Over the course of a few iterations of brainstorming ideas and proposing what I saw as architecture suggestions, my lead has given me the feedback that most of what I've been doing was "designing" and not "architecting".
He described the difference as architecture being implementation-agnostic whereas a design is the description of an implementation. He said I need to take off my designer hat and put on my architect hat. He gave me a little bit of advice on how to do so, but I would like to ask you as well:
How do I get out of software designer mode and start thinking more like an architect?
Here are some examples of "designs" I came up with that weren't seen as relevant to the architecture by my lead:
- I came up with an algorithm for loading and unloading resources from our system and my lead said that algorithms are categorically not architecture.
- I came up with a set of events the system should be raising and in what order it should raise them, but this too didn't seem to cut it as architecture.
I seem to be getting caught up in the details and not stepping back far enough. I find that even when I come up with something that is at an architecture level, I often got there by trying out various implementations and mucking around in the details then generalizing and abstracting.
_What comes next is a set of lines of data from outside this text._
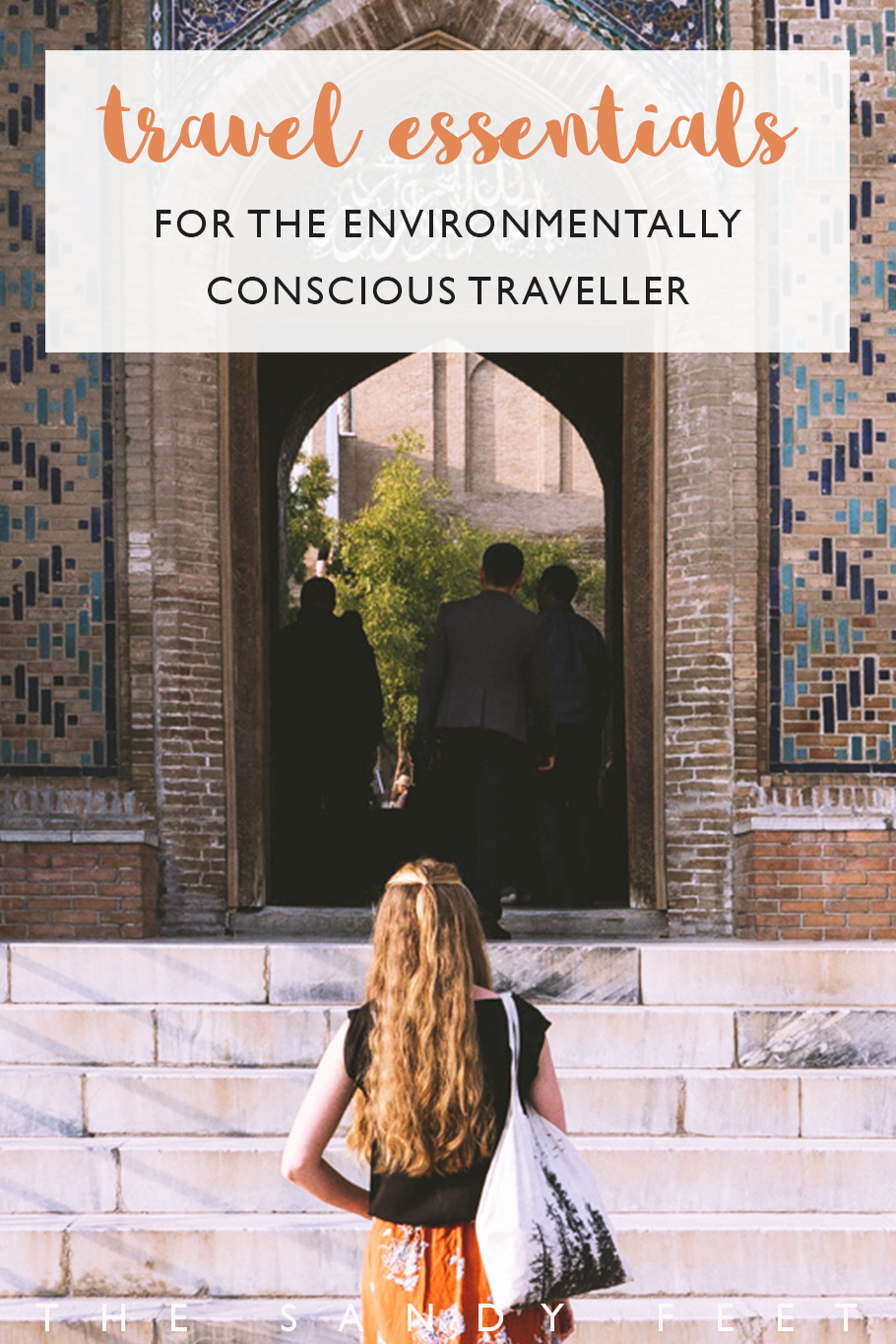 Travel Essentials For The Environmentally Conscious Traveller: Our Favorite Eco-Friendly Travel Products To Help Reduce Your Waste On The Road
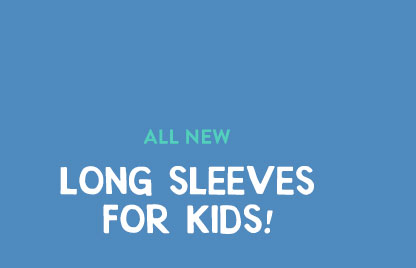 All New Long Sleeve for Kids!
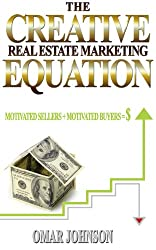 The Creative Real Estate Marketing Equation: Motivated Sellers + Motivated Buyers = $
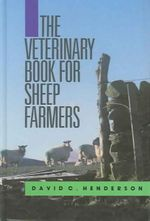 The Veterinary Book for Sheep Farmers - David C. Henderson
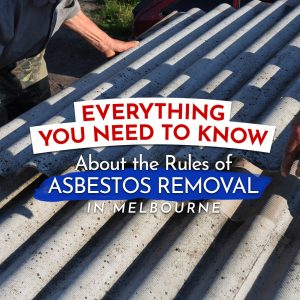 Everything You Need to Know About the Rules of Asbestos Removal in Melbourne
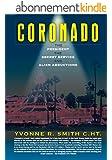 Coronado: The President, the Secret Service And Alien Abductions (English Edition)
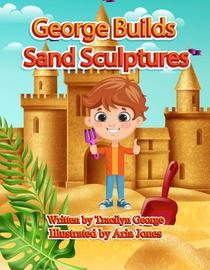 George Builds Sand Sculptures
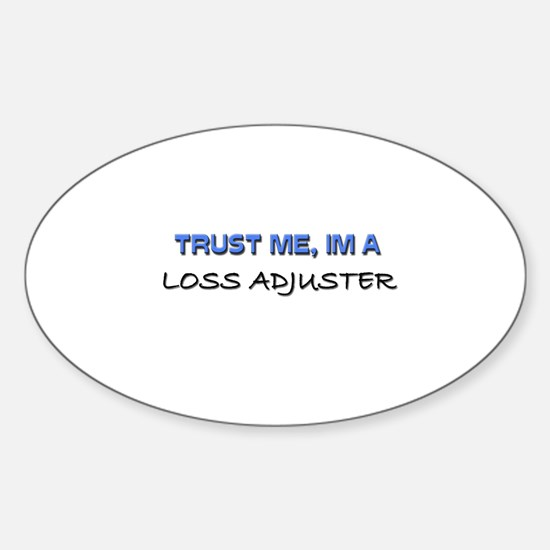 Trust Me I'm a Loss Adjuster Oval Decal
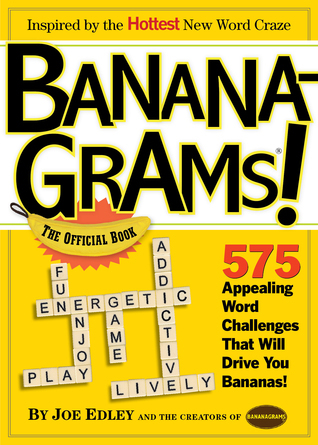 Bananagrams!: The Official Book  by  Joe Edley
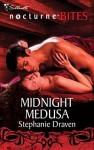 Midnight Medusa - Stephanie Draven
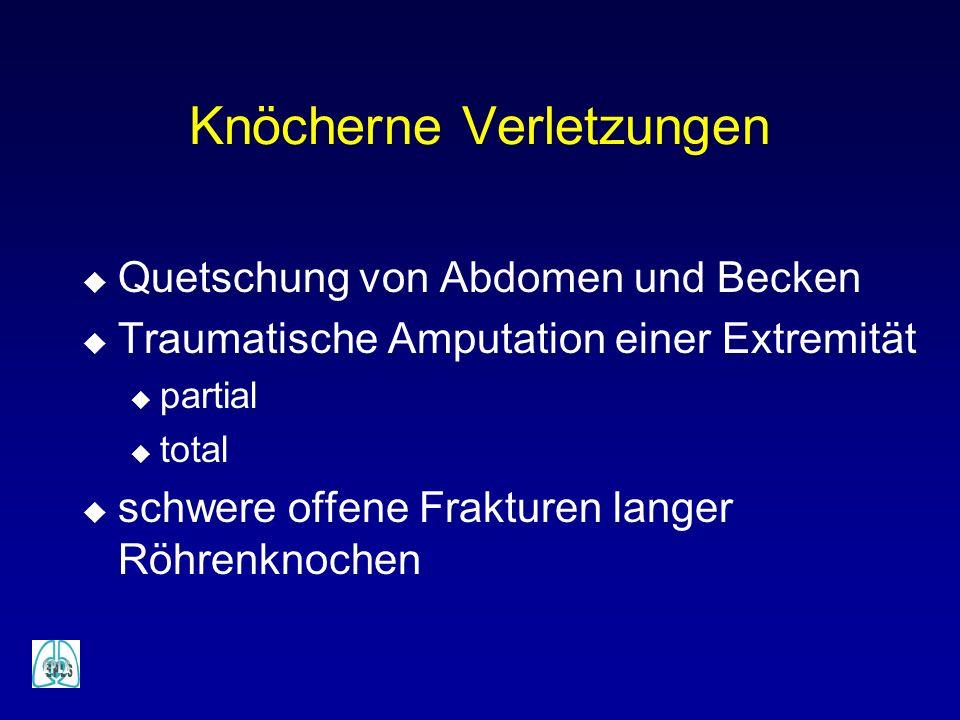 Knöcherne Verletzungen u Quetschung von Abdomen und Becken u Traumatische Amputation einer Extremität u partial u total u schwere offene Frakturen lan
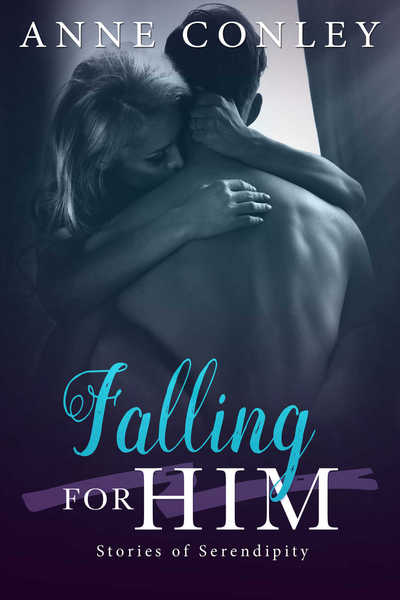 Falling for Him by Anne Conley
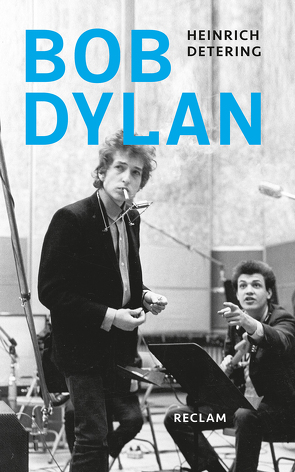 Bob Dylan von Detering,  Heinrich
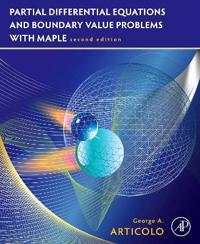 Partial Differential Equations and Boundary Value Problems with Maple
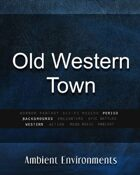 Old Western Town   - from the RPG & TableTop Audio Experts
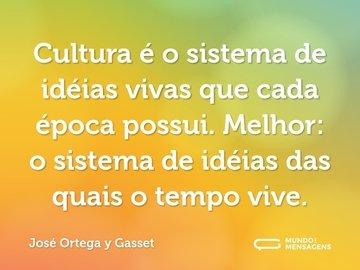 Cultura é o sistema de idéias vivas que cada época possui. Melhor: o sistema de idéias das quais o tempo vive.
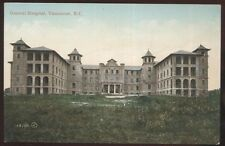 Postcard VANCOUVER British Columbia/CANADA  General Hospital Building view 1905?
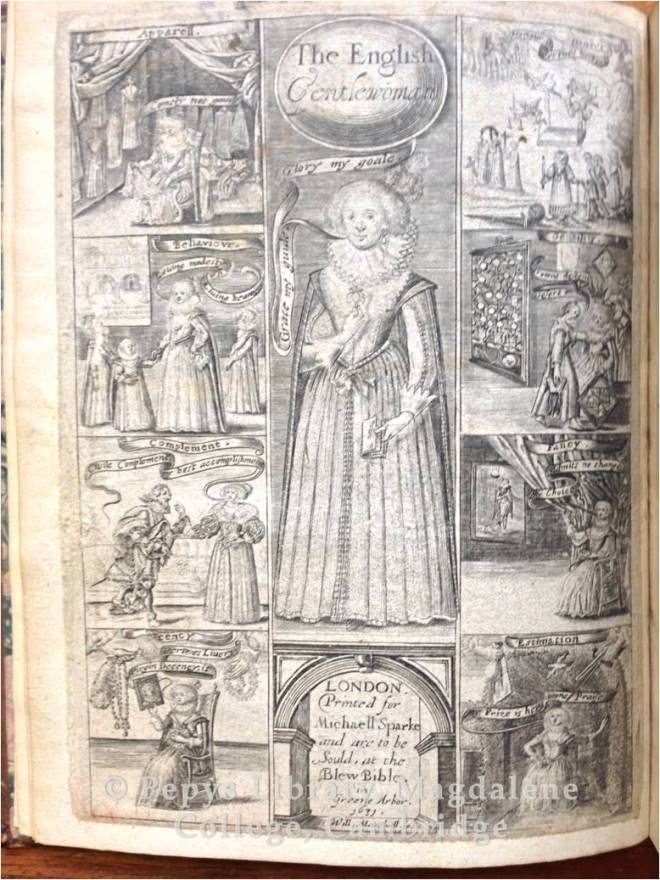Frontispiece engraving of The English gentlevvoman, drawne out to the full body: expressing, what habilliments doe best attire her, what ornaments doe best adorne her, what complements doe best accomplish her. By Richard Brathvvait Esq.  London : Printed by B. Alsop and T. Favvcet, for Michaell Sparke, dwelling in Greene Arbor, 1631.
When I described this to my lead, he said that I was taking the wrong approach: I needed to be thinking "top down" and not "bottom up".
Here are some more specific details about the project:
- The project we're architecting is a web application.
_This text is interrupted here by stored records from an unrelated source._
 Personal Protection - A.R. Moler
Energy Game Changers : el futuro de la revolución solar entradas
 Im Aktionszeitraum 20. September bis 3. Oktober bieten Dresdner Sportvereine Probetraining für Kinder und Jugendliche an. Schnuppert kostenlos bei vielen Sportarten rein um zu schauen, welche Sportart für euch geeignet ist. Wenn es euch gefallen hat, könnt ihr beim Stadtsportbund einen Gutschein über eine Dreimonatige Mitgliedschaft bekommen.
- I'm estimating around 10-100 thousand lines of code.
- We're a start up. Our engineering team is about 3-5 people.
- The closest thing I could compare our application to is a lightweight CMS. It has similar complexity and deals largely with component loading and unloading, layout management, and plug-in style modules.
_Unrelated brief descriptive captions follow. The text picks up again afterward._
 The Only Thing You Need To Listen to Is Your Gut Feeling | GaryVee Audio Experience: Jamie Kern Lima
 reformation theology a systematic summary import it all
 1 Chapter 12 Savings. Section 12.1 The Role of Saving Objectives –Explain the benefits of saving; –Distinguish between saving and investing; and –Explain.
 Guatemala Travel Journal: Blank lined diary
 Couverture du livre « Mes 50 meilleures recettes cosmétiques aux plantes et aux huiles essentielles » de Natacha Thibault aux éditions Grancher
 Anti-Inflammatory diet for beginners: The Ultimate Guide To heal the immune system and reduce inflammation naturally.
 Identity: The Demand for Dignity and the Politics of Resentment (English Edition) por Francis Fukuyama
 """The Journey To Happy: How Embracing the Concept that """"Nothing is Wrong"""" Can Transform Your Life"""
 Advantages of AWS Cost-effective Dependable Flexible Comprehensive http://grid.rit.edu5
- The application is ajax-y. The user downloads the client once then requests data as it needs it from the server.
- We will be using the MVC pattern.
- The application will have authentication.
- We aren't very concerned about old browser support (whew!), so we're looking to leverage the latest and greatest that is out there and will be coming out. (HTML5, CSS3, WebGL?, Media Source Extensions, and more!)
Here are some goals of the project:
- The application needs to scale. In the near term our users will be on the order of hundreds to thousands, but we're planning for tens of thousands to millions and beyond.
- We hope the application will be around forever. This isn't a temporary solution. (Actually we already have a temporary solution, and what we're architecting is the long-term replacement for what we have).
- The application should be secure as it may have contact with sensitive personal information.
- The application needs to be stable. (Ideally, it'd be stable around the level of gmail but it doesn't need to be at the extreme of a Mars rover.)